When Charlie was born, everyone in my family said, "Congratulations!"
No one said, "You must have been really sick," or "What a scary time for you," or "Is he going to be okay?" No one acknowledged the seriousness of the situation. Now, it is a thoroughly documented fact that in my family we don't talk about unpleasant things, so it wasn't a surprise, but it added to the unreality of the experience to be warmly congratulated on the dramatically early arrival of a baby who might not make it.
A few weeks after Charlie's birth, I told my friend T. with some indignation that a well loved relative on Paul's side "didn't even call to say congratulations." T. said, "You know, it's funny when Paul called to tell me about it, it didn't even occur to me to congratulate you. I thought to say, 'What can I do to help?' and 'Is Julie okay?' but 'Congratulations!' was the farthest thing from my mind."
No one said the right thing because there is no one right thing to say. If I was confused about my own feelings and I was, and still am and if even I didn't know what I needed to hear, I couldn't hold it against the people who care for me when they were unable to voice precisely the right combination of validation and optimism. You can't really expect people to blurt, "I'm worried about you. I'm worried about your baby. I'm shocked and sad at how it came about. I'm apprehensive about what the future might hold. But amid all this I feel a thrill of joy to think you have a baby at last. Hang in. I'm here for you."
Kind of a mouthful, really.
It's this same complexity of emotion that sometimes makes it hard for infertile women to accept congratulations when they're pregnant at last. The knowledge that that positive pregnancy test could eventually bring anything from joy to desolation is tough to reconcile. It's what makes us say, "Well, we're cautiously optimistic" when we're twenty weeks along, or tack on, "...if everything goes okay, fingers crossed," when strangers wish us well.

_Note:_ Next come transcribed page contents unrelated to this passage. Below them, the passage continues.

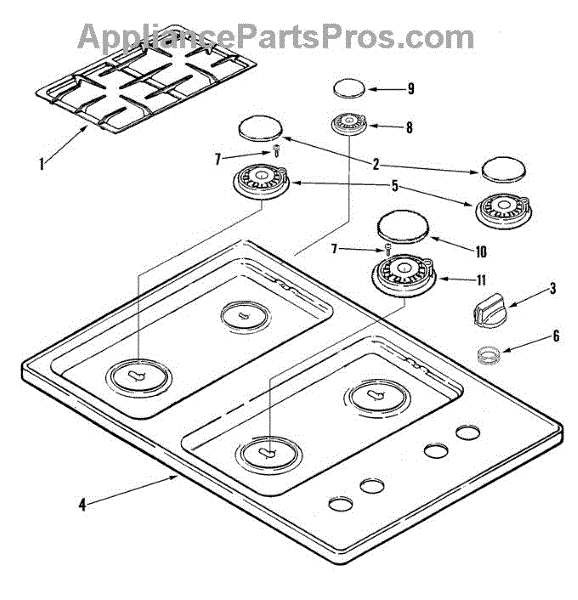 AppliancePartsPros.com

9
8
1
7
2
5
10
7
11
3
6
4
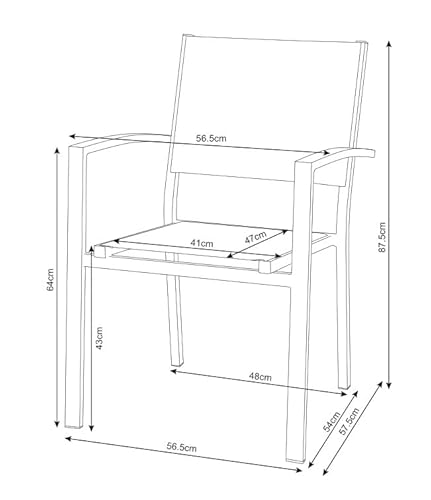 56.5cm
87.5cm
41cm
47cm
64cm
43cm
48cm
54cm
57.5cm
56.5cm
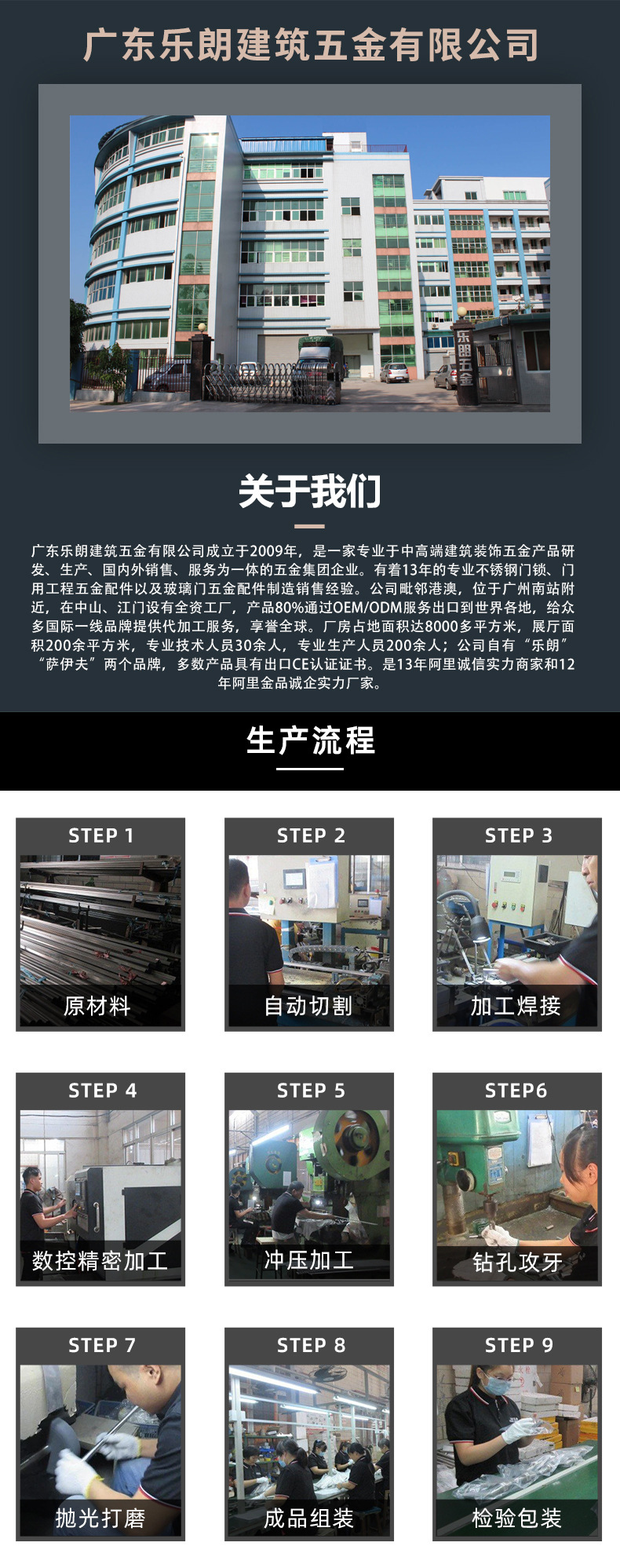 广东乐朗建筑五金有限公司

乐朗五金

关于我们

广东乐朗建筑五金有限公司成立于2009年，是一家专业于中高端建筑装饰五金产品研发、生产、国内外销售、服务为一体的五金集团企业。有着13年的专业不锈钢门锁、门用工程五金配件以及玻璃门五金配件制造销售经验。公司毗邻港澳，位于广州南站附近，在中山、江门设有全资工厂，产品80%通过OEM/ODM服务出口到世界各地，给众多国际一线品牌提供代加工服务，享誉全球。厂房占地面积达8000多平方米，展厅面积200余平方米，专业技术人员30余人，专业生产人员200余人；公司自有“乐朗”“萨伊夫”两个品牌，多数产品具有出口CE认证证书。是13年阿里诚信实力商家和12年阿里金品诚企实力厂家。

生产流程

STEP 1
原材料

STEP 2
自动切割

STEP 3
加工焊接

STEP 4
数控精密加工

STEP 5
冲压加工

STEP6
钻孔攻牙

STEP 7
抛光打磨

STEP 8
成品组装

STEP 9
检验包装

Charlie's twelve weeks old. I've reached my goal of pumping until we'd reached that milestone. Coincidentally, today we are using the very last of the frozen milk I'd stockpiled while he was in the hospital. I'm tremendously ambivalent about both the prospect of stopping and the possibility of continuing. I've done right by him so far, and I'm proud of that. Now as I enter uncharted territory the place where I have no concrete goal and assume a "one day at a time" approach I don't know what I need to hear. I don't know if I need encouragement to continue or reassurance that I can stop. I'm not sure what would make me feel good. I don't think there's any one right thing to say, when my feelings are so complex and often contradictory.
But I think "congratulations" would be a good start.